**BRIEF**
Please convert every line of the listing below into a numbered list, dropping the blank lines and leaving the pictures out.

Collected data

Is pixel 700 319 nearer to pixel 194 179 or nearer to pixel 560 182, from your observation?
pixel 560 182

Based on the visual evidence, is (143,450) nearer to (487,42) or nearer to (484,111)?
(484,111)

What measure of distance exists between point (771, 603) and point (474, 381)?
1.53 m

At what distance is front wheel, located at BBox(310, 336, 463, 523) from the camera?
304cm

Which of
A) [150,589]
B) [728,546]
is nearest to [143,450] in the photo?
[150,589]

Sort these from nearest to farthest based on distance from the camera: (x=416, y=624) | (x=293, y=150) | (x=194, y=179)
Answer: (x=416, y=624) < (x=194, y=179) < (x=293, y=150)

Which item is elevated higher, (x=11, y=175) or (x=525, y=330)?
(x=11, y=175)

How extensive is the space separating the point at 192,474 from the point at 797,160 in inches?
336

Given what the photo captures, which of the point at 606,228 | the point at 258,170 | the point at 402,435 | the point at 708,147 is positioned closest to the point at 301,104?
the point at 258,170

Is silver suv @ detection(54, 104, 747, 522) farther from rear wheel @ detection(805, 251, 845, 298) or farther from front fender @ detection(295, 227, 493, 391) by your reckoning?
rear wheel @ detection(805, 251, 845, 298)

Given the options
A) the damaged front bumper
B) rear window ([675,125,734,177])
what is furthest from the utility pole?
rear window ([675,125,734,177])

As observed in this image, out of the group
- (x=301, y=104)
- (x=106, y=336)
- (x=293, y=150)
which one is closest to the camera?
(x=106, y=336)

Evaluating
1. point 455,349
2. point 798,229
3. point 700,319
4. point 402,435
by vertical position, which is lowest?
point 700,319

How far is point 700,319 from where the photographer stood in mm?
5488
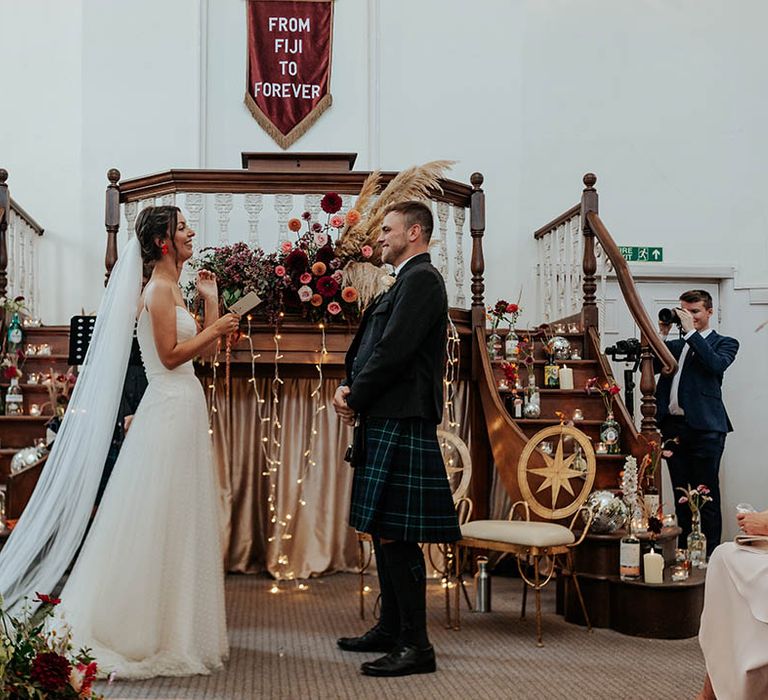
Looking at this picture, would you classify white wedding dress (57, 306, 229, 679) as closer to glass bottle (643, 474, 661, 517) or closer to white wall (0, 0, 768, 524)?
glass bottle (643, 474, 661, 517)

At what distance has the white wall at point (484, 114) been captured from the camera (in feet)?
28.7

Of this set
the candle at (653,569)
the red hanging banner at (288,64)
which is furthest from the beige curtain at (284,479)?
the red hanging banner at (288,64)

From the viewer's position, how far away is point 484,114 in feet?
29.6

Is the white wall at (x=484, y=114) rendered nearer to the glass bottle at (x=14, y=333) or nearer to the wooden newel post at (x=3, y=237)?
the wooden newel post at (x=3, y=237)

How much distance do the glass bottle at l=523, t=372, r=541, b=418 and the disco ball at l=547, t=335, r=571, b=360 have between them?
14.6 inches

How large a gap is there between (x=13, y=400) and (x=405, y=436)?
3258 mm

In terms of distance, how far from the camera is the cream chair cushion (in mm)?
4742

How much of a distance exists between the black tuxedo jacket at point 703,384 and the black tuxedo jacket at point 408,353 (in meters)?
2.93

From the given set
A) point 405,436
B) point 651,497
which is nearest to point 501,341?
point 651,497

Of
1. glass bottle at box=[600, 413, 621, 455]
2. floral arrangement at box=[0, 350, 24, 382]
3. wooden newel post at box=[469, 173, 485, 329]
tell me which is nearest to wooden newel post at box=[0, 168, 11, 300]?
floral arrangement at box=[0, 350, 24, 382]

**THE SOLUTION**
1. Is pixel 700 319 nearer to pixel 194 179 or nearer to pixel 560 182, from your observation?
2. pixel 560 182
3. Based on the visual evidence, is (143,450) nearer to (487,42) or nearer to (484,111)?
4. (484,111)
5. What measure of distance exists between point (771, 603) and point (474, 381)?
6. 1.53 m
7. At what distance is front wheel, located at BBox(310, 336, 463, 523) from the camera?
8. 304cm
9. Which of
10. A) [150,589]
11. B) [728,546]
12. is nearest to [143,450] in the photo?
13. [150,589]
14. Sort these from nearest to farthest based on distance from the camera: (x=416, y=624) | (x=293, y=150) | (x=194, y=179)
15. Answer: (x=416, y=624) < (x=194, y=179) < (x=293, y=150)
16. Which item is elevated higher, (x=11, y=175) or (x=525, y=330)?
17. (x=11, y=175)
18. How extensive is the space separating the point at 192,474 from the point at 797,160 in inches?
19. 336
20. Given what the photo captures, which of the point at 606,228 | the point at 258,170 | the point at 402,435 | the point at 708,147 is positioned closest to the point at 301,104?
21. the point at 258,170
22. Is silver suv @ detection(54, 104, 747, 522) farther from rear wheel @ detection(805, 251, 845, 298) or farther from front fender @ detection(295, 227, 493, 391) by your reckoning?
23. rear wheel @ detection(805, 251, 845, 298)
24. Given the options
25. A) the damaged front bumper
26. B) rear window ([675,125,734,177])
27. what is furthest from the utility pole?
28. rear window ([675,125,734,177])
29. As observed in this image, out of the group
30. - (x=301, y=104)
31. - (x=106, y=336)
32. - (x=293, y=150)
33. which one is closest to the camera?
34. (x=106, y=336)
35. Evaluating
36. 1. point 455,349
37. 2. point 798,229
38. 3. point 700,319
39. 4. point 402,435
40. by vertical position, which is lowest?
41. point 700,319
42. How far is point 700,319 from where the photographer stood in mm?
43. 5488
44. Looking at this picture, would you classify white wedding dress (57, 306, 229, 679) as closer to glass bottle (643, 474, 661, 517) or closer to white wall (0, 0, 768, 524)?
45. glass bottle (643, 474, 661, 517)
46. At what distance has the white wall at point (484, 114) been captured from the camera (in feet)?
47. 28.7
48. Of this set
49. the candle at (653,569)
50. the red hanging banner at (288,64)
51. which is furthest from the beige curtain at (284,479)?
52. the red hanging banner at (288,64)
53. From the viewer's position, how far away is point 484,114 in feet?
54. 29.6
55. Is the white wall at (x=484, y=114) rendered nearer to the glass bottle at (x=14, y=333) or nearer to the wooden newel post at (x=3, y=237)?
56. the wooden newel post at (x=3, y=237)
57. How much distance do the glass bottle at l=523, t=372, r=541, b=418 and the disco ball at l=547, t=335, r=571, b=360 have between them?
58. 14.6 inches
59. How large a gap is there between (x=13, y=400) and (x=405, y=436)?
60. 3258 mm
61. In terms of distance, how far from the camera is the cream chair cushion (in mm)?
62. 4742
63. How much of a distance exists between the black tuxedo jacket at point 703,384 and the black tuxedo jacket at point 408,353 (in meters)?
64. 2.93
65. From the given set
66. A) point 405,436
67. B) point 651,497
68. which is nearest to point 501,341?
69. point 651,497
70. Of
71. 1. glass bottle at box=[600, 413, 621, 455]
72. 2. floral arrangement at box=[0, 350, 24, 382]
73. 3. wooden newel post at box=[469, 173, 485, 329]
74. tell me which is nearest to wooden newel post at box=[0, 168, 11, 300]?
75. floral arrangement at box=[0, 350, 24, 382]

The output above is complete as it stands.